* _STATED PROBLEM_: Echo the items below word for word, starting at the line that contains "Out of the options" and continuing through the last line of the items, with both ends included.

(Spatial relation items)
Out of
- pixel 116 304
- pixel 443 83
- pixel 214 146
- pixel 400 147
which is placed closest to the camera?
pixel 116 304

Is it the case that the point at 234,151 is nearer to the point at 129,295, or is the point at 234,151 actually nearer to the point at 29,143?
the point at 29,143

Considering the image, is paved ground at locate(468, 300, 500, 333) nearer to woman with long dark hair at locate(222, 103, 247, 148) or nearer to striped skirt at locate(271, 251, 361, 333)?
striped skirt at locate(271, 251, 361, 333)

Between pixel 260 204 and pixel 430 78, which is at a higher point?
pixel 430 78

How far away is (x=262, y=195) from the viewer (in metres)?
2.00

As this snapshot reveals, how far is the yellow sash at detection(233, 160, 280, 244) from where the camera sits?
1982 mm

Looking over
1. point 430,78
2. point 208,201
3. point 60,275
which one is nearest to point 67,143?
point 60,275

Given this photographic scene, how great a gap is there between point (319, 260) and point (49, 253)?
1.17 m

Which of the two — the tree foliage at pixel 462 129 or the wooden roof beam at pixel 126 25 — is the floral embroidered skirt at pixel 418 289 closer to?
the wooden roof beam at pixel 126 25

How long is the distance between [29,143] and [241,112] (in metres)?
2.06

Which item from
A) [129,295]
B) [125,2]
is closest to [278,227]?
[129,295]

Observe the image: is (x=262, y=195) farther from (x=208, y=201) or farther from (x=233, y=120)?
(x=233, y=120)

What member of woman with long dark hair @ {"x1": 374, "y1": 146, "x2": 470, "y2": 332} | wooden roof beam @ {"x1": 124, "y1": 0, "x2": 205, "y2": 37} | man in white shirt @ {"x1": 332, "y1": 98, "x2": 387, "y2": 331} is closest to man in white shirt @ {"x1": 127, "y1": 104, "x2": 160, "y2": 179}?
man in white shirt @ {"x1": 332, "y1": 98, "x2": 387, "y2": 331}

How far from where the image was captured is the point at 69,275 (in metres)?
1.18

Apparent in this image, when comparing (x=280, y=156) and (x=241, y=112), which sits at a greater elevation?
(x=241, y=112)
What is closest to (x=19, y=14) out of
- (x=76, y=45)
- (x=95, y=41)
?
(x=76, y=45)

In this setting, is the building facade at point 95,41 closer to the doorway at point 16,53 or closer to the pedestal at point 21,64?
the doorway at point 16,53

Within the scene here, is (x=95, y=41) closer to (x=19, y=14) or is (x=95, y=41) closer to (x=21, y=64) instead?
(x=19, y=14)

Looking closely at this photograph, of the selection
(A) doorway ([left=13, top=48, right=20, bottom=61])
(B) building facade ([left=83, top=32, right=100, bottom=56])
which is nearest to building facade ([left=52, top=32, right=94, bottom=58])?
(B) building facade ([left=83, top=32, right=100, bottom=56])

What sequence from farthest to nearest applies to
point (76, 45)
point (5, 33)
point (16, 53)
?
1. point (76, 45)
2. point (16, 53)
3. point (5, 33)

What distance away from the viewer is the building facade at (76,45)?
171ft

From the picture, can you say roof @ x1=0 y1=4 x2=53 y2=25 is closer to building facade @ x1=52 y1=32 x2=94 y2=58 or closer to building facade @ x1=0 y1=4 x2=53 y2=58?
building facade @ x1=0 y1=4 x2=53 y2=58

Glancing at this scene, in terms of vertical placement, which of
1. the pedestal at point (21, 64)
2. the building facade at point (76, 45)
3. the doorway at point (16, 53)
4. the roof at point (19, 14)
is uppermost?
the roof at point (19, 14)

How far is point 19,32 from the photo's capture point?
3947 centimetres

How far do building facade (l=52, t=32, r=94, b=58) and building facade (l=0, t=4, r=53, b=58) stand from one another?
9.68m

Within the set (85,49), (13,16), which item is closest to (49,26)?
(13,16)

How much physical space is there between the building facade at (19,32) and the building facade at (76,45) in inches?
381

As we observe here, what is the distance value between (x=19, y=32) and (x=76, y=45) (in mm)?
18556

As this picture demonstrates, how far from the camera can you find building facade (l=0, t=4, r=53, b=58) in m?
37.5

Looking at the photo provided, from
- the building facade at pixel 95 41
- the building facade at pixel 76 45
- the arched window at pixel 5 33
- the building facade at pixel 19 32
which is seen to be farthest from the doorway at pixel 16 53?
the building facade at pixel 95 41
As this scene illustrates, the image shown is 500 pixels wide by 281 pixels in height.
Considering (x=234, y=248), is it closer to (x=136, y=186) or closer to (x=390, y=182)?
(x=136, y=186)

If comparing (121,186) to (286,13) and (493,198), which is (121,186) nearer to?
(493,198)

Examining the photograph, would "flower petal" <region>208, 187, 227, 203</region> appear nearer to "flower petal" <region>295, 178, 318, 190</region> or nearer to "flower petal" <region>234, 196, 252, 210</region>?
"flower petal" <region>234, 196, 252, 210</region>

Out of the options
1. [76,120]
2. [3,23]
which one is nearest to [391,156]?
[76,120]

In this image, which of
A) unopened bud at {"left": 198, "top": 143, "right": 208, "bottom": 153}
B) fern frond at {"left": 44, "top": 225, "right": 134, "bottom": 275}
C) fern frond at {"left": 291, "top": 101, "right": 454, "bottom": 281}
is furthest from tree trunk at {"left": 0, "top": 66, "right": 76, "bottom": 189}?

* _SOLUTION FOR THIS PROBLEM_:
Out of the options
1. [76,120]
2. [3,23]
which one is nearest to [391,156]?
[76,120]

In this image, which of
A) unopened bud at {"left": 198, "top": 143, "right": 208, "bottom": 153}
B) fern frond at {"left": 44, "top": 225, "right": 134, "bottom": 275}
C) fern frond at {"left": 291, "top": 101, "right": 454, "bottom": 281}
is furthest from tree trunk at {"left": 0, "top": 66, "right": 76, "bottom": 189}?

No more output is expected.